### SET PROBLEM
Copy each of the following lines word for word, with nothing changed.

### DATASET RECORDS

##############################

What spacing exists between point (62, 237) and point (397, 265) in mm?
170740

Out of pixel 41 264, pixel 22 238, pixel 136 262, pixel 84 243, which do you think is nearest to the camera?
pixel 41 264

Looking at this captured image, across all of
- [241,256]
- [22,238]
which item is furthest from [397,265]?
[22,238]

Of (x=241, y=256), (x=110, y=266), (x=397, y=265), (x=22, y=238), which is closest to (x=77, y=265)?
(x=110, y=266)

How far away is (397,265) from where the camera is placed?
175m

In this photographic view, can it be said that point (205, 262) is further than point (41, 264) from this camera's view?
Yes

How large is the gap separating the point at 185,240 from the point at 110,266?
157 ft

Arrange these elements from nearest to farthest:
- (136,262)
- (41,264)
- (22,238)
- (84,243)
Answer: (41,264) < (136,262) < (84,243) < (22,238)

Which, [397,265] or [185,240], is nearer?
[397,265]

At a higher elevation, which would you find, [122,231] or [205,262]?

##############################

### FINISHED TASK
What spacing exists between point (62, 237) and point (397, 265) in mm?
170740

Out of pixel 41 264, pixel 22 238, pixel 136 262, pixel 84 243, which do you think is nearest to the camera?
pixel 41 264

Looking at this captured image, across all of
- [241,256]
- [22,238]
which item is furthest from [397,265]?
[22,238]

Of (x=241, y=256), (x=110, y=266), (x=397, y=265), (x=22, y=238), which is closest to (x=77, y=265)?
(x=110, y=266)

How far away is (397,265) from where the camera is placed?
175m

In this photographic view, can it be said that point (205, 262) is further than point (41, 264) from this camera's view?
Yes

How large is the gap separating the point at 185,240 from the point at 110,266?
157 ft

Arrange these elements from nearest to farthest:
- (136,262)
- (41,264)
- (22,238)
- (84,243)
Answer: (41,264) < (136,262) < (84,243) < (22,238)

Which, [397,265] or [185,240], is nearer?
[397,265]

At a higher elevation, which would you find, [122,231] or [205,262]?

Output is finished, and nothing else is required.